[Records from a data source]

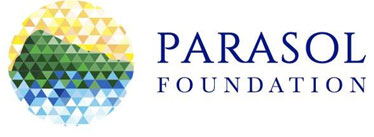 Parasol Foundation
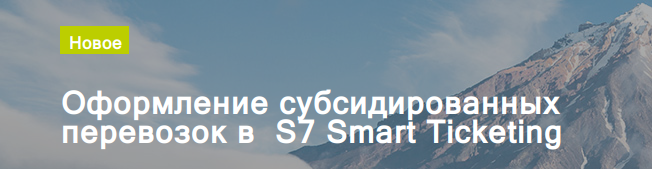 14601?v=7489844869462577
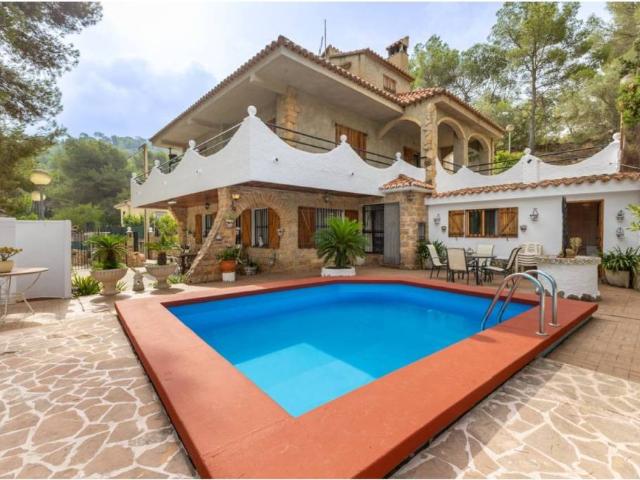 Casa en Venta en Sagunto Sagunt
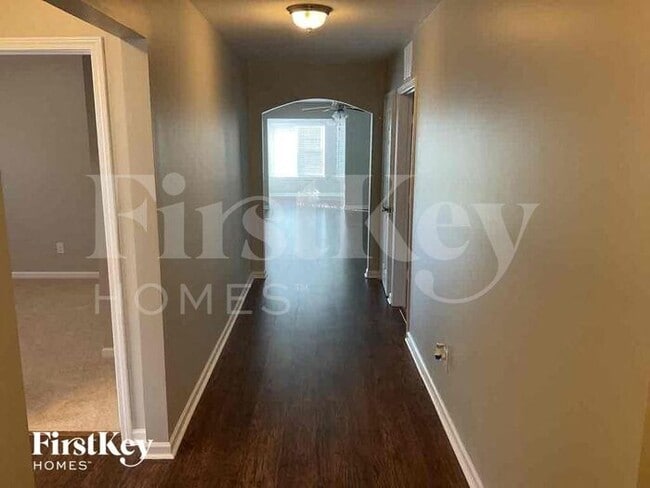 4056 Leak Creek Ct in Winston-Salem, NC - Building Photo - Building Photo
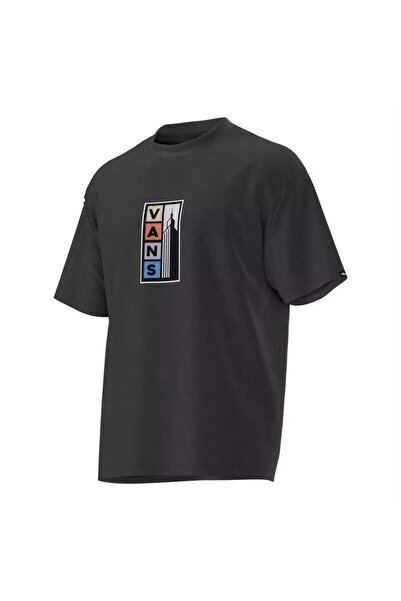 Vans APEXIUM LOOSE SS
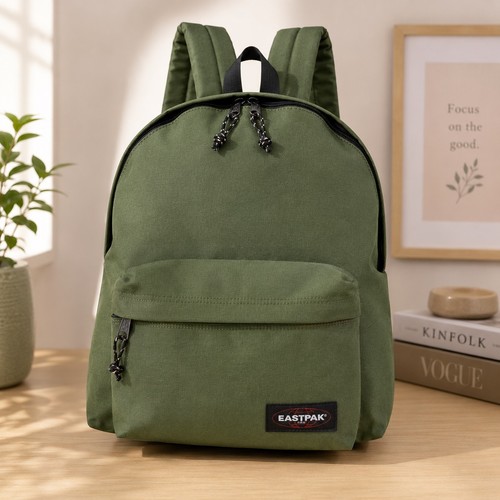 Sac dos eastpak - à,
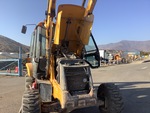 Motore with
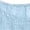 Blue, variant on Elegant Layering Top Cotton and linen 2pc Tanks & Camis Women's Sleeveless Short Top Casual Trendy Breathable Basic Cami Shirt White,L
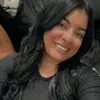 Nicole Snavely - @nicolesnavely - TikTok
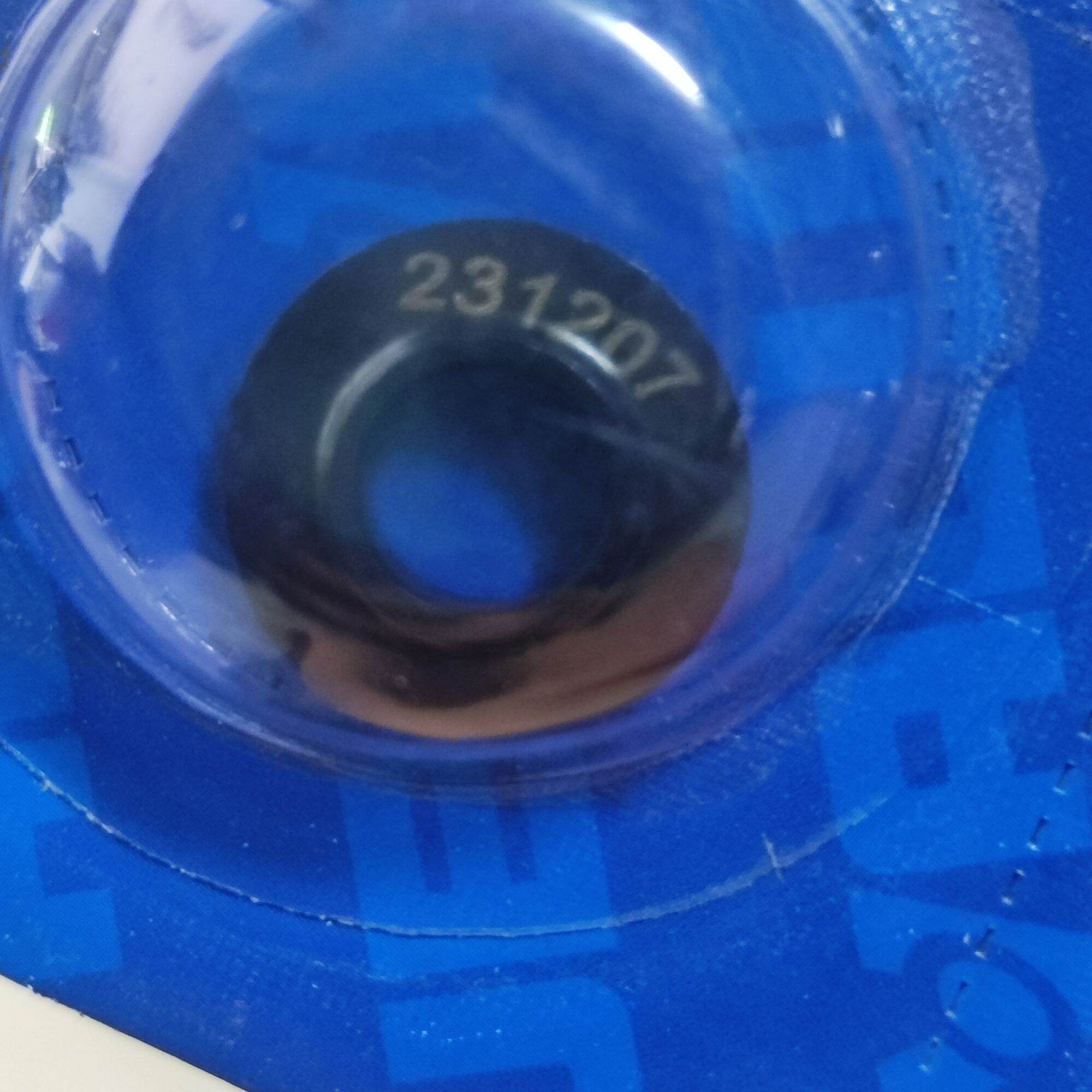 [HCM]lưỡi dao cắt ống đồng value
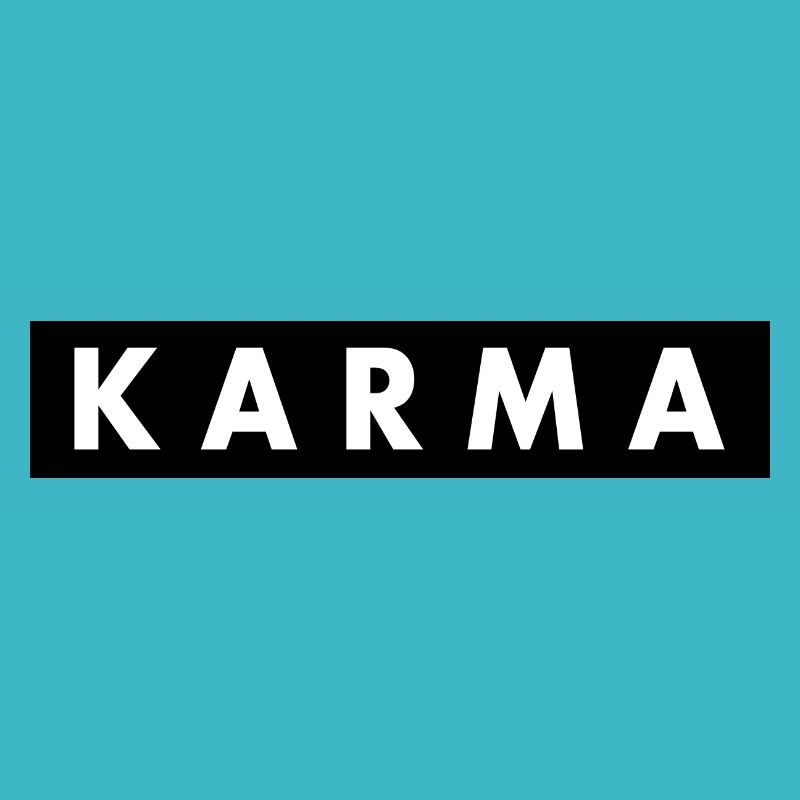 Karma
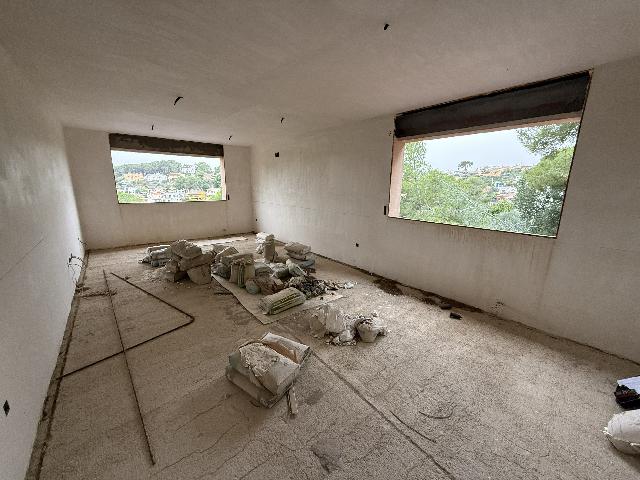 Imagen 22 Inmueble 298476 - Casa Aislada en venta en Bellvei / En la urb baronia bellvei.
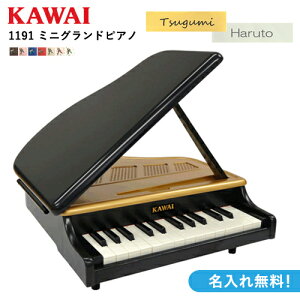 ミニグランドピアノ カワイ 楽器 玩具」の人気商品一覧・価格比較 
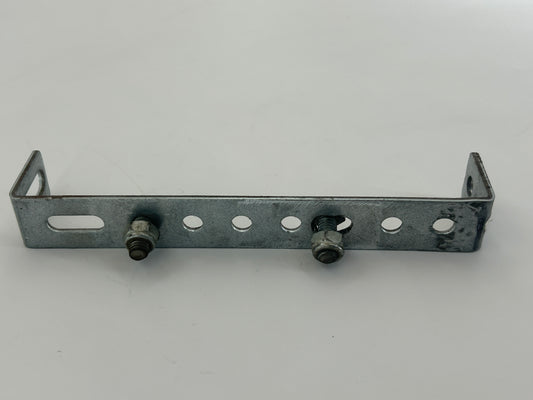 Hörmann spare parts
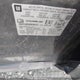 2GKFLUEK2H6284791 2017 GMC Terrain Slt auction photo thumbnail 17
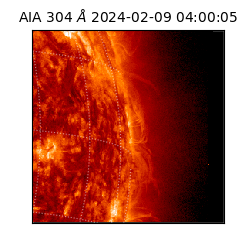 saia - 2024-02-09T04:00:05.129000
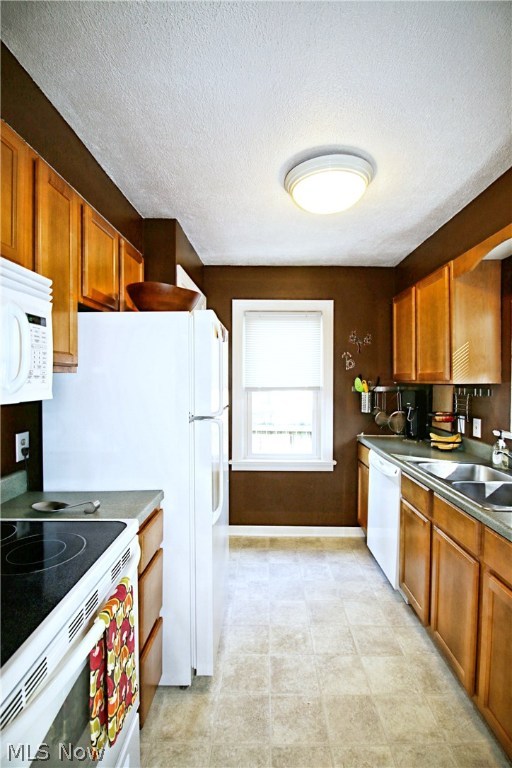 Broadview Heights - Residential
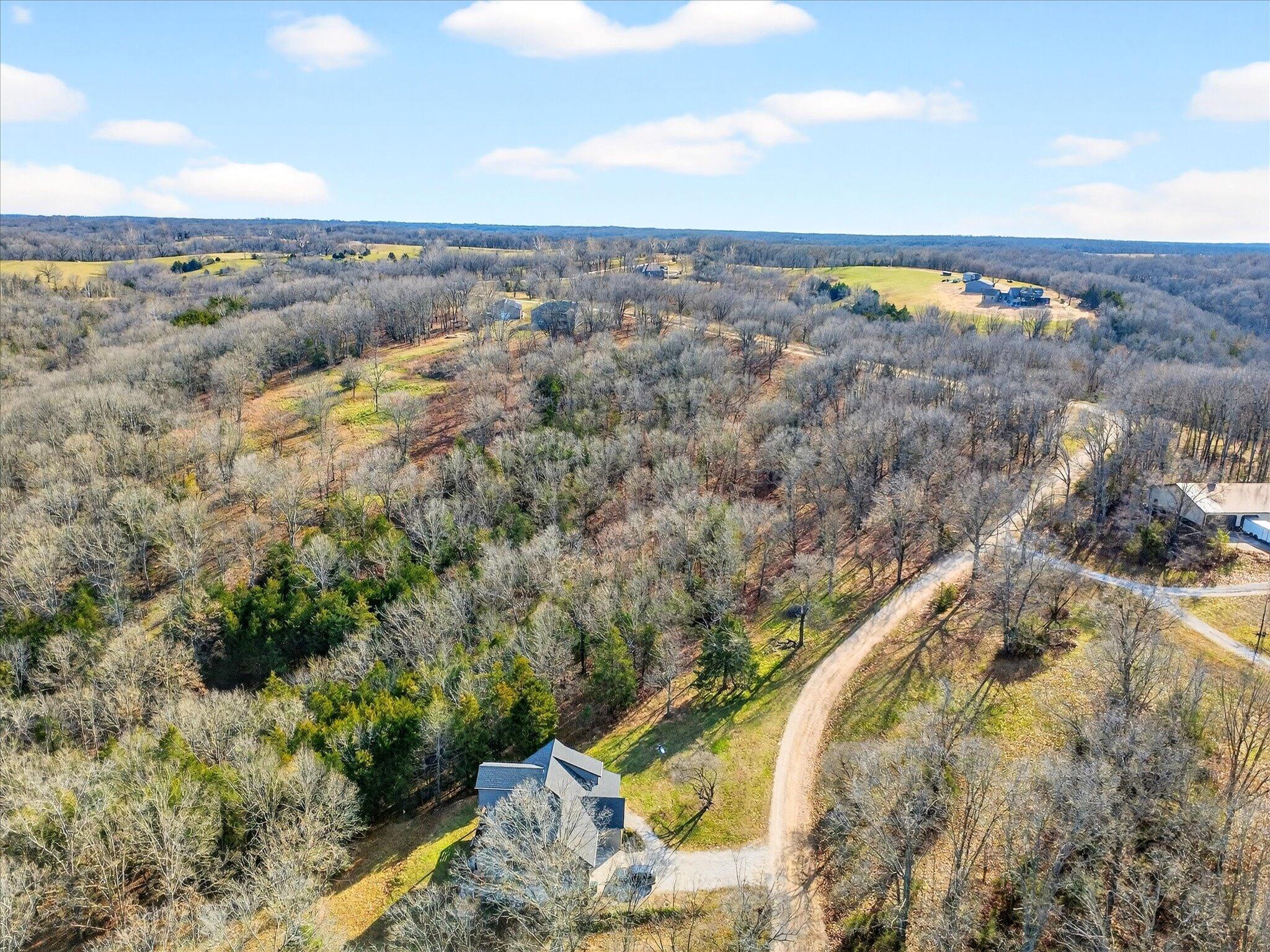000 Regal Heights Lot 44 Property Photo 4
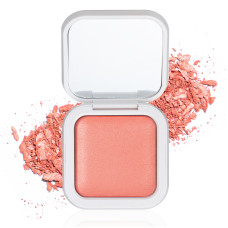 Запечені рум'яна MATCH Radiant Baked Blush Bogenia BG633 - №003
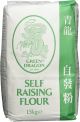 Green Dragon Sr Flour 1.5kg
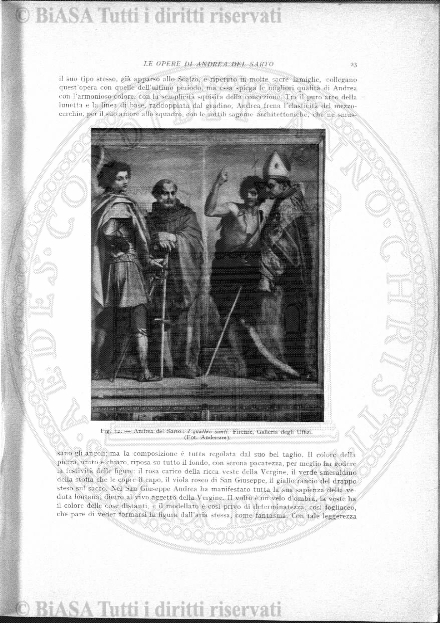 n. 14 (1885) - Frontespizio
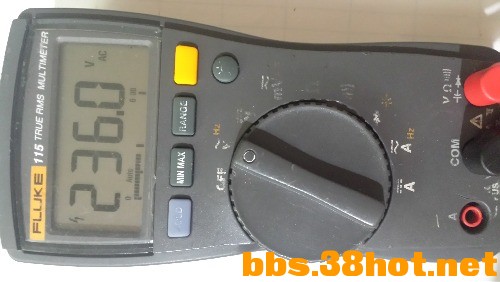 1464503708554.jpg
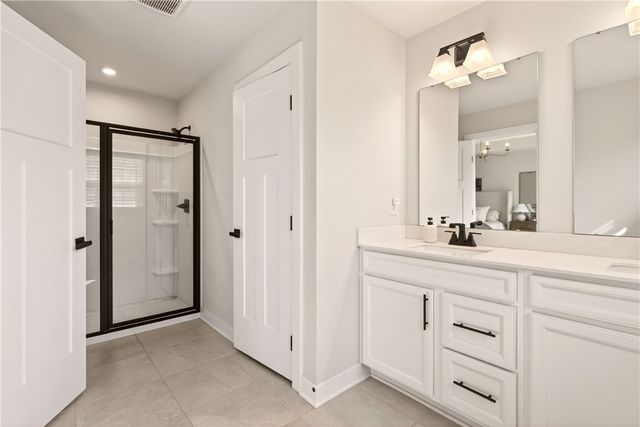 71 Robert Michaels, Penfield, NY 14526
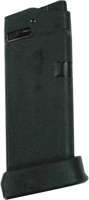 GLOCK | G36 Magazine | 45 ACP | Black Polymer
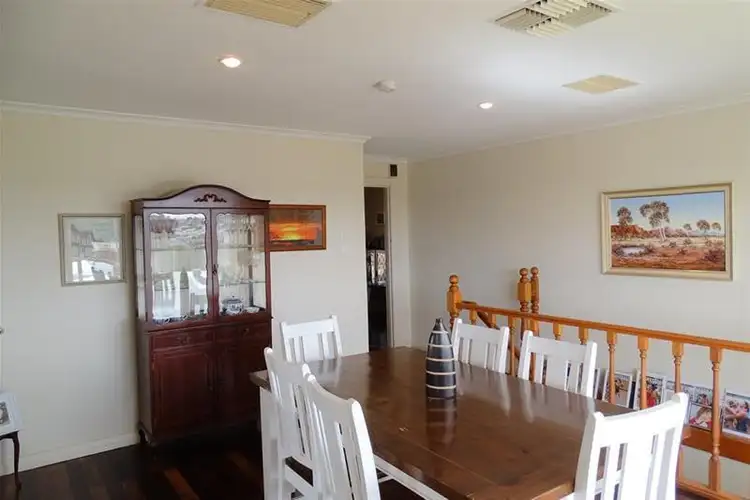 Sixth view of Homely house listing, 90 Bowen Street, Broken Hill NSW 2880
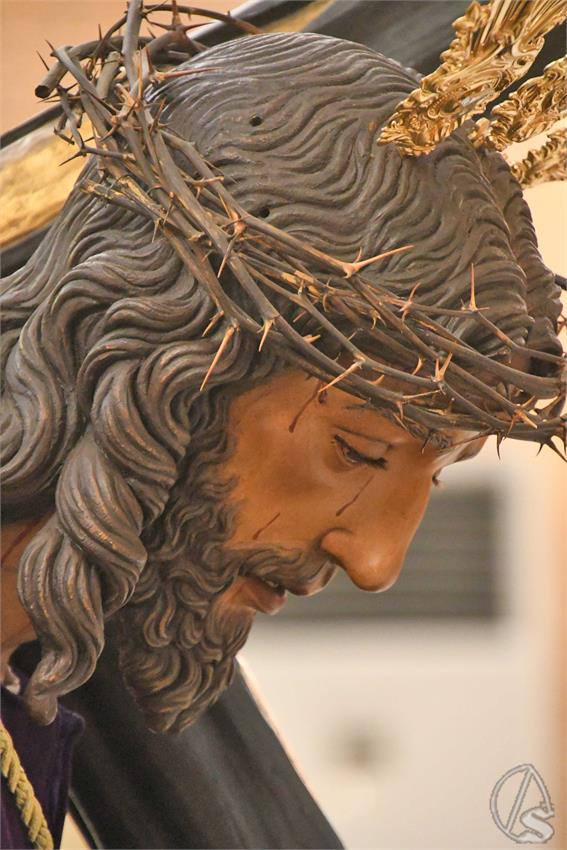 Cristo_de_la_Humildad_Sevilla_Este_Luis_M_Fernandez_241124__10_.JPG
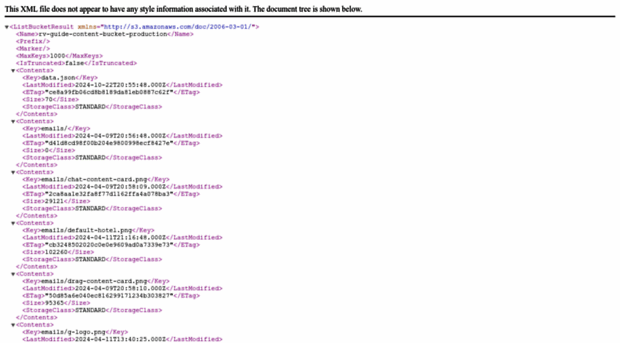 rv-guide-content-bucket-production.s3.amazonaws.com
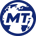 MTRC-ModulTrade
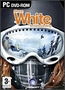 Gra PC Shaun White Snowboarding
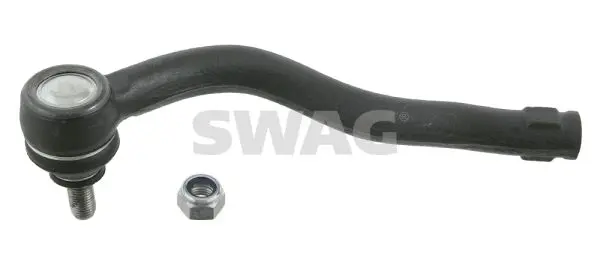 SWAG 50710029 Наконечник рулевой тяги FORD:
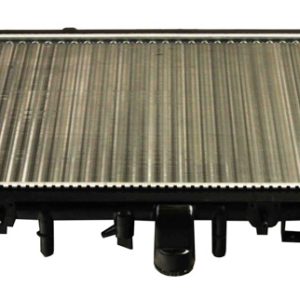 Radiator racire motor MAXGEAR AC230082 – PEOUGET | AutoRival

• Problem to solve
Write every entry again exactly as given, skipping the pictures.

• Written solution
 Parasol Foundation
 14601?v=7489844869462577
 Casa en Venta en Sagunto Sagunt
 4056 Leak Creek Ct in Winston-Salem, NC - Building Photo - Building Photo
 Vans APEXIUM LOOSE SS
 Sac dos eastpak - à,
 Motore with
 Blue, variant on Elegant Layering Top Cotton and linen 2pc Tanks & Camis Women's Sleeveless Short Top Casual Trendy Breathable Basic Cami Shirt White,L
 Nicole Snavely - @nicolesnavely - TikTok
 [HCM]lưỡi dao cắt ống đồng value
 Karma
 Imagen 22 Inmueble 298476 - Casa Aislada en venta en Bellvei / En la urb baronia bellvei.
 ミニグランドピアノ カワイ 楽器 玩具」の人気商品一覧・価格比較 
 Hörmann spare parts
 2GKFLUEK2H6284791 2017 GMC Terrain Slt auction photo thumbnail 17
 saia - 2024-02-09T04:00:05.129000
 Broadview Heights - Residential
000 Regal Heights Lot 44 Property Photo 4
 Запечені рум'яна MATCH Radiant Baked Blush Bogenia BG633 - №003
 Green Dragon Sr Flour 1.5kg
 n. 14 (1885) - Frontespizio
 1464503708554.jpg
 71 Robert Michaels, Penfield, NY 14526
 GLOCK | G36 Magazine | 45 ACP | Black Polymer
 Sixth view of Homely house listing, 90 Bowen Street, Broken Hill NSW 2880
 Cristo_de_la_Humildad_Sevilla_Este_Luis_M_Fernandez_241124__10_.JPG
 rv-guide-content-bucket-production.s3.amazonaws.com
 MTRC-ModulTrade
 Gra PC Shaun White Snowboarding
 SWAG 50710029 Наконечник рулевой тяги FORD:
 Radiator racire motor MAXGEAR AC230082 – PEOUGET | AutoRival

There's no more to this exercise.